Before publishing four teen fiction novels, Lea Beddia spent years filling notebooks with ideas inspired by the students she taught at her Joliette high school.

But with a young family and a full-time career, writing remained a hobby.

“Writing was always something I’d tell myself I’d like to do someday," Beddia says. 

Despite years of reading and storytelling, she doubted she could push her ideas further.

“I didn’t feel like I could actually write a novel or complete a short story until I learned a little bit more about structure,” she explains. 

Taking the leap

Ready for a new challenge in 2017, Beddia decided to invest in herself. She enroled in Concordia Continuing Education’s Certificate in Creative Writing program.

“I looked at it as taking time for myself," she says. “To do something I genuinely enjoyed, be a student, and do the work.”

In the classroom, Beddia began to rethink how stories are formed. 

A course on short fiction gave her the opportunity to workshop ideas and approach structure as something flexible — a tool she could adapt to the needs of her characters and stories. 

She also realized that long-form writing was her calling. 

“Short stories were always a struggle for me,” Beddia says. “I still find them difficult. But when you actually have time for characters to develop, where you can weave in people you’ve encountered and their stories, that’s what I started to feel was doable.”

A fresh view of writing

One exercise in particular transformed her perspective.

She and another student were asked to reach into a box without looking and write about what they felt. Beddia felt something soft and wrote a piece about her daughter climbing into bed beside her to cuddle. Her peer, meanwhile, wrote about the holiday season. 

The secret object, Beddia reveals, laughing, was a string of tinsel Christmas tree garland.

The exercise revealed how much perspective influences a story.

“That opened up a whole other realm of writing for me,” Beddia notes. “It made me realize that I really need to know a character. Because when I write, it’s not about how I experience something, but how that character experiences it.”

The toughest audience

Classroom feedback was another key part of her growth.

While peer editing exercises felt nerve-wracking at first, Beddia says having it delivered in a supportive environment eased the tension. When instructors weighed in, most of the same comments surfaced. 

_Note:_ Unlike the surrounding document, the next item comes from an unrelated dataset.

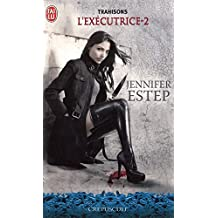 L'exécutrice (Tome 2) - Trahisons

“If you don’t see critique as criticism or as someone putting you down, but instead as people actually wanting you to succeed, then it becomes a really important part of the learning process,” Beddia explains. “If an editor says something won’t work, I may not always agree with how they want to fix it. But the fact that they’re picking up on it tells me something needs to be done.”

From classrooms to bookshelves

Beyond craft, the program also introduced her to the publishing process.

“I didn’t know the process. I didn’t know how you got something from your computer to the point where a publisher was going to look at it.”

She credits instructor Suzanne Litwin, one of the published authors in the program, with helping her research publishers, recognize which ones would accept unsolicited manuscripts and which would require an agent, and meet submission requirements when pitching her work.

“It felt like half the research had already been done. Once I was ready to publish, I knew what I was looking for.”

When Beddia submitted her work, responses started to come in. One publisher passed on her first manuscript but invited her to send something else. While she pursued that opportunity, a different publisher accepted the manuscript the first had declined.

In 2023, Beddia published her debut novel, Take Off! Her fourth book, No Brainer, hit shelves in February.

As Beddia continues to write and publish while teaching at the same school where she began her career 22 years ago, she is particularly proud to share her experience as an educator outside her classrooms, connecting striving readers to stories that she hopes will inspire them to see reading as a hobby rather than homework.

“The writing process is amazing, and publishing is a great feeling,” Beddia says. “But my favourite thing about it is that I get to see kids all over the province and talk to them about writing. My heart is really in that. So it has opened all these other doors.”